Researchers at the University of Southern California Viterbi School of Engineering have developed a robotic hand that can hear a melody and reproduce it on a keyboard after a short period of self-guided practice. The system, called the Musician Hand, uses four tendon-driven fingers controlled by small electric motors designed to mimic aspects of human hand mechanics. Neural networks analyze the sound of a melody and translate it into motor commands that allow the robotic hand to play the notes back on a keyboard.
According to the research team, the hand learned through a process described as “motor babbling,” in which it randomly pressed piano keys for two minutes while recording the sounds produced and the movements associated with them. After that training period, the system was able to hear and reproduce a previously unknown melody of about 30 notes without using sheet music or pre-programmed scores.
The project was led by Hesam Azadjou, a doctoral candidate at USC Viterbi and the USC Alfred E. Mann School of Pharmacy and Pharmaceutical Sciences, under the direction of Francisco Valero-Cuevas, professor of biomedical engineering, aerospace and mechanical engineering at USC Viterbi. The findings were published in the Journal of the Royal Society Interface.

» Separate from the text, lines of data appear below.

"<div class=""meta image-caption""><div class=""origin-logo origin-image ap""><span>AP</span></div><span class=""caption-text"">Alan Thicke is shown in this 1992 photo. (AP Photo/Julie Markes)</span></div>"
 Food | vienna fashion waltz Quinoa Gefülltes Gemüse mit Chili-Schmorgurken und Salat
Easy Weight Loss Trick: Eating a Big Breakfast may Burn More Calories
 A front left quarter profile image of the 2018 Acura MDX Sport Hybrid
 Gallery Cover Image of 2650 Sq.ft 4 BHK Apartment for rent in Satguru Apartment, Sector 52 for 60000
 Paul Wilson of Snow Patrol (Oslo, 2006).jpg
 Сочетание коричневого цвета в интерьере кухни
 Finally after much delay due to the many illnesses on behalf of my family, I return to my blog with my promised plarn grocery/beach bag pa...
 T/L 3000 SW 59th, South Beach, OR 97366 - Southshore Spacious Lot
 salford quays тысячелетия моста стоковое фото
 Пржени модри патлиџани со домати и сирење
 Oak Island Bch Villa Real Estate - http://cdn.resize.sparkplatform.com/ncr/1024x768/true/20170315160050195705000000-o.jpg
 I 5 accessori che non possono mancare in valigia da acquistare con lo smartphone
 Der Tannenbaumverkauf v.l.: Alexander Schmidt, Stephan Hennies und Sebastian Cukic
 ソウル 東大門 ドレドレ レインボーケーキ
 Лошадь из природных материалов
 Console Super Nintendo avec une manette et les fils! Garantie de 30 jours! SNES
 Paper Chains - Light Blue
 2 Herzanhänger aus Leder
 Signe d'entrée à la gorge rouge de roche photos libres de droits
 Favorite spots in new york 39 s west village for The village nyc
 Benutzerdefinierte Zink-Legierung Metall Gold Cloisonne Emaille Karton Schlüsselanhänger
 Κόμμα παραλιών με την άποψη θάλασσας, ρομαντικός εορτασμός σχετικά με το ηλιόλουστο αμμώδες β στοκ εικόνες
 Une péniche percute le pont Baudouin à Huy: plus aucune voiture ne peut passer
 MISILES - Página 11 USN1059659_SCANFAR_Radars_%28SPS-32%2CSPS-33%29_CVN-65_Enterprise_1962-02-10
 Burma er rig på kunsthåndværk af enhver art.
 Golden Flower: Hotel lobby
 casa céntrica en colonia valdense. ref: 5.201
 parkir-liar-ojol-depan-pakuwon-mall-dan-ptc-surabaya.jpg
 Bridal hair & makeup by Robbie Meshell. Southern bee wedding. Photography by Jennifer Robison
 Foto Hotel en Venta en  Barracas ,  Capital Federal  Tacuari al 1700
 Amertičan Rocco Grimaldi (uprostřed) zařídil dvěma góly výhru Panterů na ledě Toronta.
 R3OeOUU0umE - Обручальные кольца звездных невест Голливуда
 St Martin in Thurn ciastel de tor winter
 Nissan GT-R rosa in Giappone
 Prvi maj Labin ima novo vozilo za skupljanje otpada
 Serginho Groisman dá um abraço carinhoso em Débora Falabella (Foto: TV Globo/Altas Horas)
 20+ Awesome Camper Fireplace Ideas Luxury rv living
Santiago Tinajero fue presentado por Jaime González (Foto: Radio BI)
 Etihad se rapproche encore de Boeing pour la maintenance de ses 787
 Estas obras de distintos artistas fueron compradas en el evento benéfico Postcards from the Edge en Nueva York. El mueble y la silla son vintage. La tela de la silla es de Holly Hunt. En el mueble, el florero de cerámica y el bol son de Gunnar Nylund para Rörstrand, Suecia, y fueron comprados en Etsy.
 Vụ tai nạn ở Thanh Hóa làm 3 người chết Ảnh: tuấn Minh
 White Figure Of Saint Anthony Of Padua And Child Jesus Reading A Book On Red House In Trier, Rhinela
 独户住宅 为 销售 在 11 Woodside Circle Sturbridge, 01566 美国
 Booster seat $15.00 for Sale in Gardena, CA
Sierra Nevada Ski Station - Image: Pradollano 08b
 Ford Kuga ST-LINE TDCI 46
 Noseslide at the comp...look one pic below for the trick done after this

“The Achilles’ heel of traditional robotics is the assumption that perfect information is necessary to act well,” Valero-Cuevas said. “Animals don’t work that way. They perceive; they guess, usually correctly; and they adapt. We wanted to show a robot could do the same.”
The researchers describe the work as a proof of concept for perceptual robotics, an approach in which machines learn through perception, experimentation and adaptation rather than relying primarily on extensive programming or large training datasets.
The team said the approach could have applications beyond music, including rehabilitation, prosthetics, physical therapy and assistive technologies for people with movement disorders such as Parkinson’s disease. Azadjou also pointed to potential uses in home-based therapy systems that could learn from clinicians and adjust to individual patients’ movements.
The Musician Hand remains a prototype. The research was supported by the National Science Foundation and the Defense Advanced Research Projects Agency.